(Plain-text document sources)
********
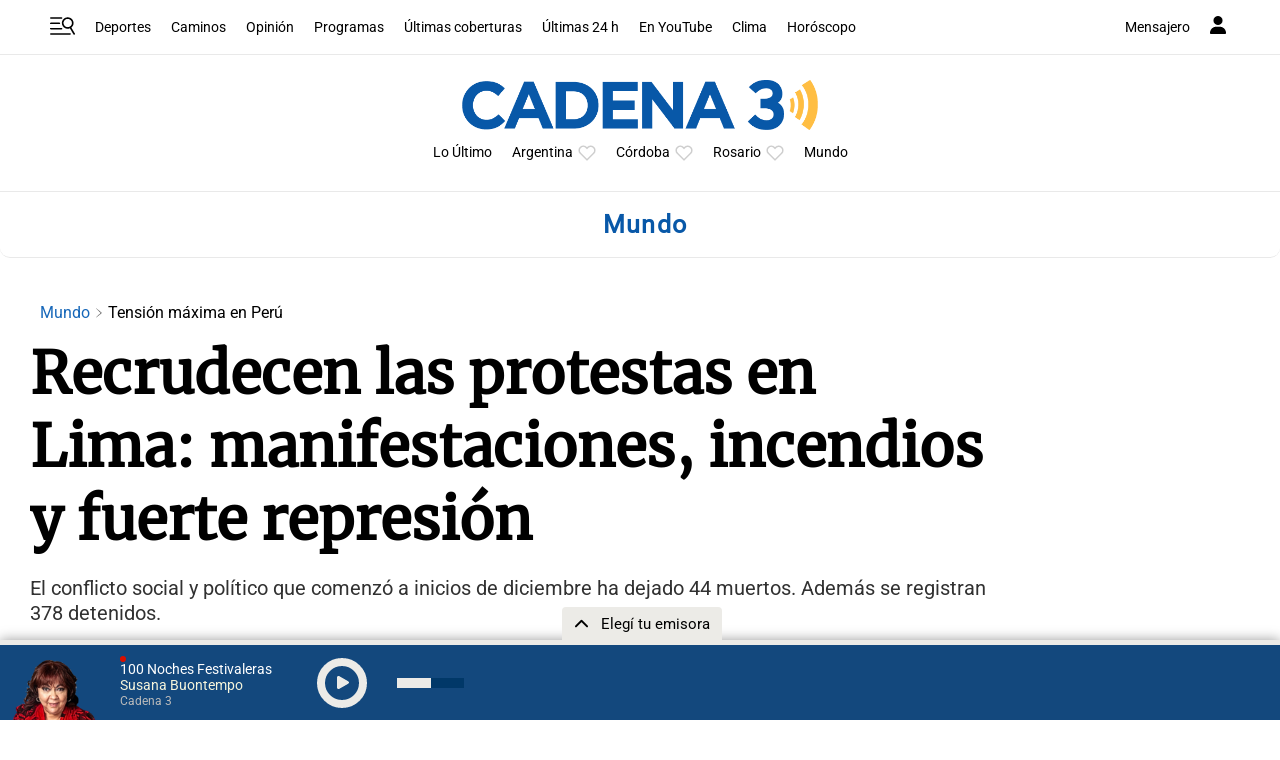

--- FILE ---
content_type: text/html; charset=utf-8
request_url: https://www.google.com/recaptcha/api2/aframe
body_size: 267
content:
<!DOCTYPE HTML><html><head><meta http-equiv="content-type" content="text/html; charset=UTF-8"></head><body><script nonce="pGty6FpkSP-WiWrzr7Zd2g">/** Anti-fraud and anti-abuse applications only. See google.com/recaptcha */ try{var clients={'sodar':'https://pagead2.googlesyndication.com/pagead/sodar?'};window.addEventListener("message",function(a){try{if(a.source===window.parent){var b=JSON.parse(a.data);var c=clients[b['id']];if(c){var d=document.createElement('img');d.src=c+b['params']+'&rc='+(localStorage.getItem("rc::a")?sessionStorage.getItem("rc::b"):"");window.document.body.appendChild(d);sessionStorage.setItem("rc::e",parseInt(sessionStorage.getItem("rc::e")||0)+1);localStorage.setItem("rc::h",'1769299093542');}}}catch(b){}});window.parent.postMessage("_grecaptcha_ready", "*");}catch(b){}</script></body></html>

--- FILE ---
content_type: application/javascript; charset=utf-8
request_url: https://fundingchoicesmessages.google.com/f/AGSKWxUQlO6foYTKKNMSpn9JLhCDW1UP9ZpoB-HjEEtlgRlexS3oC-d-XvEBe4Ywa6G4Yzy95pIp8IXemDeCM3P5h-ukvMLUOIVoPuX0VZWu1jXY-EfSAVeXEy4w5AOHrD8oN2oR24hnKw==?fccs=W251bGwsbnVsbCxudWxsLG51bGwsbnVsbCxudWxsLFsxNzY5Mjk5MDkyLDE5NjAwMDAwMF0sbnVsbCxudWxsLG51bGwsW251bGwsWzddXSwiaHR0cHM6Ly93d3cuY2FkZW5hMy5jb20vbm90aWNpYS9pbnRlcm5hY2lvbmFsZXMvcmVjcnVkZWNlbi1sYXMtcHJvdGVzdGFzLWVuLWxpbWEtbWFuaWZlc3RhY2lvbmVzLWluY2VuZGlvcy15LWZ1ZXJ0ZS1yZXByZXNpb25fMzQ4NDcwIixudWxsLFtbOCwiazYxUEJqbWs2TzAiXSxbOSwiZW4tVVMiXSxbMTksIjIiXSxbMTcsIlswXSJdLFsyNCwiIl0sWzI5LCJmYWxzZSJdXV0
body_size: -216
content:
if (typeof __googlefc.fcKernelManager.run === 'function') {"use strict";this.default_ContributorServingResponseClientJs=this.default_ContributorServingResponseClientJs||{};(function(_){var window=this;
try{
var QH=function(a){this.A=_.t(a)};_.u(QH,_.J);var RH=_.ed(QH);var SH=function(a,b,c){this.B=a;this.params=b;this.j=c;this.l=_.F(this.params,4);this.o=new _.dh(this.B.document,_.O(this.params,3),new _.Qg(_.Qk(this.j)))};SH.prototype.run=function(){if(_.P(this.params,10)){var a=this.o;var b=_.eh(a);b=_.Od(b,4);_.ih(a,b)}a=_.Rk(this.j)?_.be(_.Rk(this.j)):new _.de;_.ee(a,9);_.F(a,4)!==1&&_.G(a,4,this.l===2||this.l===3?1:2);_.Fg(this.params,5)&&(b=_.O(this.params,5),_.hg(a,6,b));return a};var TH=function(){};TH.prototype.run=function(a,b){var c,d;return _.v(function(e){c=RH(b);d=(new SH(a,c,_.A(c,_.Pk,2))).run();return e.return({ia:_.L(d)})})};_.Tk(8,new TH);
}catch(e){_._DumpException(e)}
}).call(this,this.default_ContributorServingResponseClientJs);
// Google Inc.

//# sourceURL=/_/mss/boq-content-ads-contributor/_/js/k=boq-content-ads-contributor.ContributorServingResponseClientJs.en_US.k61PBjmk6O0.es5.O/d=1/exm=kernel_loader,loader_js_executable/ed=1/rs=AJlcJMztj-kAdg6DB63MlSG3pP52LjSptg/m=web_iab_tcf_v2_signal_executable
__googlefc.fcKernelManager.run('\x5b\x5b\x5b8,\x22\x5bnull,\x5b\x5bnull,null,null,\\\x22https:\/\/fundingchoicesmessages.google.com\/f\/AGSKWxXGUMQPgeXjnY49_GcLYJkBYcuGh1XsTbYYOPwxGZhpOfSxpytwbEVKgYDBHxL22ZVa9Bj8qrqh2vE9OY7JKpkgWr2_7UcJdAoPa-PmCFGU4RLKOn5QKDgzjsZ7-A5mSesEZBU9kQ\\\\u003d\\\\u003d\\\x22\x5d,null,null,\x5bnull,null,null,\\\x22https:\/\/fundingchoicesmessages.google.com\/el\/AGSKWxX3C75mVmvmN3VquczXiuDah1ihhJXXTK_xOhP4N5YtVMpOY9ufBb0YJr3Ebe1SslTnBhm9rbW-1mnYUwC2dLlMh-01NEN-oBnbxaUcIqAVs1QTK2UuCwZPv_GUUCOu1BtM0SuXZA\\\\u003d\\\\u003d\\\x22\x5d,null,\x5bnull,\x5b7\x5d\x5d\x5d,\\\x22cadena3.com\\\x22,1,\\\x22en\\\x22,null,null,null,null,1\x5d\x22\x5d\x5d,\x5bnull,null,null,\x22https:\/\/fundingchoicesmessages.google.com\/f\/AGSKWxWvNbUL6xO5vIdAB1Gc2-cTIFbVlIDlAEQkG6A6f92tz2Z8zkPXSlgxzUPCH740NapxclIVQjAeDQ2Zs1SaL3mZFomWtDcgqKAq_NlR2IcDTg0GTEpYbKh_jeyMgCnXBfpjc3sy1g\\u003d\\u003d\x22\x5d\x5d');}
********
Say how many lines of the entries above include the word "recaptcha", giving the number alone.

2